Ace Ventura: Pet Detective. Dumb And Dumber. The Cable Guy. These are all really good Jim Carrey movies. And it's not just a case of looking at the past through rose-colored glasses. Go back and watch any one of them, and I dare you not to laugh out loud at some point. Go ahead, watch one right now. I'll wait. I've got two hours to kill.

So, what did you think? Funny, right? I know! Now that you've enjoyed a good movie, how about some more Jim Carrey goodness, but this time in television form? Just fire up an ep of In Living Color, and bang, Fire Marshall Bill and Veracosa are taking you on a journey to comedy town. Good times (for the record, Jim was never on that show - I'm just using it as an expression). So all that begs the question - what the hell happened to Jim Carrey's career?

Oh yeah - he stopped being funny.

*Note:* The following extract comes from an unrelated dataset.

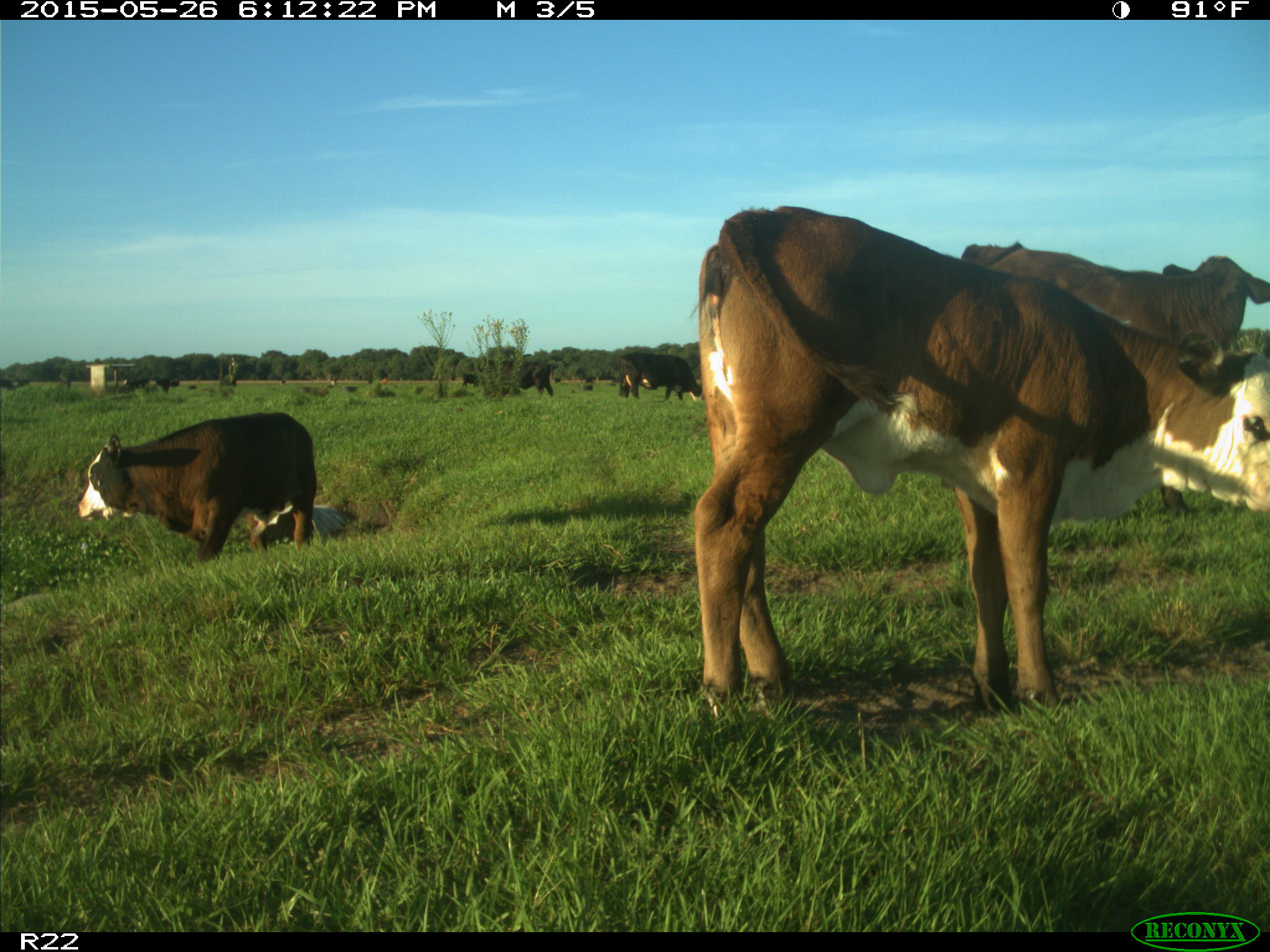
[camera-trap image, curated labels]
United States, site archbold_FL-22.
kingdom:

Old Jimmy boy seemed to have more misses than hits in his recent comedy attempts (*cough* Grinch *cough*), so he finally decided to just stop trying. Can't say I blame him. I imagine that being a failure is tough. But instead of just giving up acting all together and spending his days swimming in his giant Money Bin, Jim decided to give serious acting a try. Lucky us:



The Number 23 stars Jim as a man who becomes obsessed with a book detailing all the strange coincidences having to do with the number 23 in the world. Crazy stuff basically, like when people say that the 13 stripes on the American flag signify the 13 original colonies. We all know it's for luck! Anyway, convinced that the book was written about him, Carrey slowly descends into a world of paranoid delusion, aiming to solve the fictitious mysteries put forth on its pages.

This movie isn't supposed to be a comedy, but some people do seem to find comedic undertones in Carrey's acting. I'm not convinced it's intentional though - like it or not, Carrey is a comedian at heart, and his acting style reflects it. Even when undertaking a serious role, his true nature shines through. Truth be told, that aspect does make this movie somewhat watchable, but its poor story and overall cheesy tone relegate this disk to Trainwreck status.

If you're desperate for something to watch in 10 years, and you happen to come across this one in the $2.99 bargain bin at Best Buy, you could do worse. But watching Jim Carrey in his current state is almost too painful to endure. The good old days of funnyman Jim may be gone, but I'd rather relive them through the magic of DVD than subject myself to his current offerings. Time to throw in the towel, pal, and head back to Canada - the moose will have more love for you than we will.